> Work item:
All the data should be transcribed exactly, with every line kept.

Excerpts from a dataset
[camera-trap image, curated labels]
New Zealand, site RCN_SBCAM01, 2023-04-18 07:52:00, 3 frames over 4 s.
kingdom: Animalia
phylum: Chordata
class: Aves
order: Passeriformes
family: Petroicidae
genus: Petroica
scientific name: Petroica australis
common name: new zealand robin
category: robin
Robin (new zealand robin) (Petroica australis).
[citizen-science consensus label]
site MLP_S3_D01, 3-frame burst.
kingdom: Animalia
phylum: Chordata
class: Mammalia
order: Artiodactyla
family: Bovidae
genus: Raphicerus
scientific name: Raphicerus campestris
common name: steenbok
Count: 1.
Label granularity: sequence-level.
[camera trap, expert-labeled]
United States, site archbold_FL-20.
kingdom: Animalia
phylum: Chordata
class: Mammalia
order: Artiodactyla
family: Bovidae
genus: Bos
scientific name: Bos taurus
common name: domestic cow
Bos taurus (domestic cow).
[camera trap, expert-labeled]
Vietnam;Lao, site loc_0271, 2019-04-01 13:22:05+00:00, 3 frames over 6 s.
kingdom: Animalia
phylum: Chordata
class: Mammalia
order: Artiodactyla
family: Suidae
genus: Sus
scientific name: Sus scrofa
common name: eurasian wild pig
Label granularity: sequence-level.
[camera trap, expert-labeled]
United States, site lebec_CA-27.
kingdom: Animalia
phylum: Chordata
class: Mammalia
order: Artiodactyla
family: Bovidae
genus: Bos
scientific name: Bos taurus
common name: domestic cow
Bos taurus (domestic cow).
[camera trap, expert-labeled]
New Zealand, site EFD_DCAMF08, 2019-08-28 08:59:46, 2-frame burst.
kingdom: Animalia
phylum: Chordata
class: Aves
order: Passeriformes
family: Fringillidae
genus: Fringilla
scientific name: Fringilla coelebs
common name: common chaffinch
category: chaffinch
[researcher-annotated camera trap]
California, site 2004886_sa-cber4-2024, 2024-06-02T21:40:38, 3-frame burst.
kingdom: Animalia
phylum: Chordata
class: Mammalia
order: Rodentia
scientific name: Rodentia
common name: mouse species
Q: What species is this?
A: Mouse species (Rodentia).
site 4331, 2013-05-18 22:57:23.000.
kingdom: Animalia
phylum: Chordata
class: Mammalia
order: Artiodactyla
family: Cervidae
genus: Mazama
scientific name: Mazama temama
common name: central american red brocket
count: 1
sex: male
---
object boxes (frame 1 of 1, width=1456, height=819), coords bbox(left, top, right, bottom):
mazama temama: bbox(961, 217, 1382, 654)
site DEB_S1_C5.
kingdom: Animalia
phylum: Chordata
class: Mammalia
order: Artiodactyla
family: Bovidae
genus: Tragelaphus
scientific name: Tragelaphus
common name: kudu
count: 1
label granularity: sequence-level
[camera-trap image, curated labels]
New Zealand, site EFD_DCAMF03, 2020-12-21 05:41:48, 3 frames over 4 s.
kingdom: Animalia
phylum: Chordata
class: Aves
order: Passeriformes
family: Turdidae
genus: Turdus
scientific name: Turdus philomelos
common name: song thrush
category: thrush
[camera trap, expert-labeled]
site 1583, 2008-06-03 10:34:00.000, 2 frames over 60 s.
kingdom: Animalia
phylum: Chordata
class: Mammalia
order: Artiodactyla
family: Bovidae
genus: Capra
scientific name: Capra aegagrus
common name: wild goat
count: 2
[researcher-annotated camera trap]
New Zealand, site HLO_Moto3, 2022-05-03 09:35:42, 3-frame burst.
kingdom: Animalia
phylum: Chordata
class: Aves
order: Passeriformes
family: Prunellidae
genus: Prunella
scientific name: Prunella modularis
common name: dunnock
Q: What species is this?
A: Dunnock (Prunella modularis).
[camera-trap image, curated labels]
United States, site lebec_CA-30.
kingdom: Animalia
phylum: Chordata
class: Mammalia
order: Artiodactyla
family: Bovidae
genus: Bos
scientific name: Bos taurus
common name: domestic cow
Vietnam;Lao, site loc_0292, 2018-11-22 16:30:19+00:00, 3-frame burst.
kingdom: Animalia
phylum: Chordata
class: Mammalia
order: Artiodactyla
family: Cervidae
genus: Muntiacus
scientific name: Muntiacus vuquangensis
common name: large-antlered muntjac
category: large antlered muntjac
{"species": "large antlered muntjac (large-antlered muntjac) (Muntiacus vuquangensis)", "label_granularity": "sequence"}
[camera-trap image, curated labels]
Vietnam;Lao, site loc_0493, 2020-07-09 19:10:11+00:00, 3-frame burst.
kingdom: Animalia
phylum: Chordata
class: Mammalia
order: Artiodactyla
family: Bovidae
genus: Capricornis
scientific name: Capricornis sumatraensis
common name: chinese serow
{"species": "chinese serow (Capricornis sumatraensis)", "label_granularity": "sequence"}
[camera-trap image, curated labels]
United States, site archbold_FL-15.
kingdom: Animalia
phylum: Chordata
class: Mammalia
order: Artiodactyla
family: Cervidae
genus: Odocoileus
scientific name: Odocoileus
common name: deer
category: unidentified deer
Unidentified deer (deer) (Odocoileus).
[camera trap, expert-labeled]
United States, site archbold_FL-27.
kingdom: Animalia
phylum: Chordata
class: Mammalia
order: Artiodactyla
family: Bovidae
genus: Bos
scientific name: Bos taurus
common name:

> Task response:
[camera-trap image, curated labels]
New Zealand, site RCN_SBCAM01, 2023-04-18 07:52:00, 3 frames over 4 s.
kingdom: Animalia
phylum: Chordata
class: Aves
order: Passeriformes
family: Petroicidae
genus: Petroica
scientific name: Petroica australis
common name: new zealand robin
category: robin
Robin (new zealand robin) (Petroica australis).
[citizen-science consensus label]
site MLP_S3_D01, 3-frame burst.
kingdom: Animalia
phylum: Chordata
class: Mammalia
order: Artiodactyla
family: Bovidae
genus: Raphicerus
scientific name: Raphicerus campestris
common name: steenbok
Count: 1.
Label granularity: sequence-level.
[camera trap, expert-labeled]
United States, site archbold_FL-20.
kingdom: Animalia
phylum: Chordata
class: Mammalia
order: Artiodactyla
family: Bovidae
genus: Bos
scientific name: Bos taurus
common name: domestic cow
Bos taurus (domestic cow).
[camera trap, expert-labeled]
Vietnam;Lao, site loc_0271, 2019-04-01 13:22:05+00:00, 3 frames over 6 s.
kingdom: Animalia
phylum: Chordata
class: Mammalia
order: Artiodactyla
family: Suidae
genus: Sus
scientific name: Sus scrofa
common name: eurasian wild pig
Label granularity: sequence-level.
[camera trap, expert-labeled]
United States, site lebec_CA-27.
kingdom: Animalia
phylum: Chordata
class: Mammalia
order: Artiodactyla
family: Bovidae
genus: Bos
scientific name: Bos taurus
common name: domestic cow
Bos taurus (domestic cow).
[camera trap, expert-labeled]
New Zealand, site EFD_DCAMF08, 2019-08-28 08:59:46, 2-frame burst.
kingdom: Animalia
phylum: Chordata
class: Aves
order: Passeriformes
family: Fringillidae
genus: Fringilla
scientific name: Fringilla coelebs
common name: common chaffinch
category: chaffinch
[researcher-annotated camera trap]
California, site 2004886_sa-cber4-2024, 2024-06-02T21:40:38, 3-frame burst.
kingdom: Animalia
phylum: Chordata
class: Mammalia
order: Rodentia
scientific name: Rodentia
common name: mouse species
Q: What species is this?
A: Mouse species (Rodentia).
site 4331, 2013-05-18 22:57:23.000.
kingdom: Animalia
phylum: Chordata
class: Mammalia
order: Artiodactyla
family: Cervidae
genus: Mazama
scientific name: Mazama temama
common name: central american red brocket
count: 1
sex: male
---
object boxes (frame 1 of 1, width=1456, height=819), coords bbox(left, top, right, bottom):
mazama temama: bbox(961, 217, 1382, 654)
site DEB_S1_C5.
kingdom: Animalia
phylum: Chordata
class: Mammalia
order: Artiodactyla
family: Bovidae
genus: Tragelaphus
scientific name: Tragelaphus
common name: kudu
count: 1
label granularity: sequence-level
[camera-trap image, curated labels]
New Zealand, site EFD_DCAMF03, 2020-12-21 05:41:48, 3 frames over 4 s.
kingdom: Animalia
phylum: Chordata
class: Aves
order: Passeriformes
family: Turdidae
genus: Turdus
scientific name: Turdus philomelos
common name: song thrush
category: thrush
[camera trap, expert-labeled]
site 1583, 2008-06-03 10:34:00.000, 2 frames over 60 s.
kingdom: Animalia
phylum: Chordata
class: Mammalia
order: Artiodactyla
family: Bovidae
genus: Capra
scientific name: Capra aegagrus
common name: wild goat
count: 2
[researcher-annotated camera trap]
New Zealand, site HLO_Moto3, 2022-05-03 09:35:42, 3-frame burst.
kingdom: Animalia
phylum: Chordata
class: Aves
order: Passeriformes
family: Prunellidae
genus: Prunella
scientific name: Prunella modularis
common name: dunnock
Q: What species is this?
A: Dunnock (Prunella modularis).
[camera-trap image, curated labels]
United States, site lebec_CA-30.
kingdom: Animalia
phylum: Chordata
class: Mammalia
order: Artiodactyla
family: Bovidae
genus: Bos
scientific name: Bos taurus
common name: domestic cow
Vietnam;Lao, site loc_0292, 2018-11-22 16:30:19+00:00, 3-frame burst.
kingdom: Animalia
phylum: Chordata
class: Mammalia
order: Artiodactyla
family: Cervidae
genus: Muntiacus
scientific name: Muntiacus vuquangensis
common name: large-antlered muntjac
category: large antlered muntjac
{"species": "large antlered muntjac (large-antlered muntjac) (Muntiacus vuquangensis)", "label_granularity": "sequence"}
[camera-trap image, curated labels]
Vietnam;Lao, site loc_0493, 2020-07-09 19:10:11+00:00, 3-frame burst.
kingdom: Animalia
phylum: Chordata
class: Mammalia
order: Artiodactyla
family: Bovidae
genus: Capricornis
scientific name: Capricornis sumatraensis
common name: chinese serow
{"species": "chinese serow (Capricornis sumatraensis)", "label_granularity": "sequence"}
[camera-trap image, curated labels]
United States, site archbold_FL-15.
kingdom: Animalia
phylum: Chordata
class: Mammalia
order: Artiodactyla
family: Cervidae
genus: Odocoileus
scientific name: Odocoileus
common name: deer
category: unidentified deer
Unidentified deer (deer) (Odocoileus).
[camera trap, expert-labeled]
United States, site archbold_FL-27.
kingdom: Animalia
phylum: Chordata
class: Mammalia
order: Artiodactyla
family: Bovidae
genus: Bos
scientific name: Bos taurus
common name:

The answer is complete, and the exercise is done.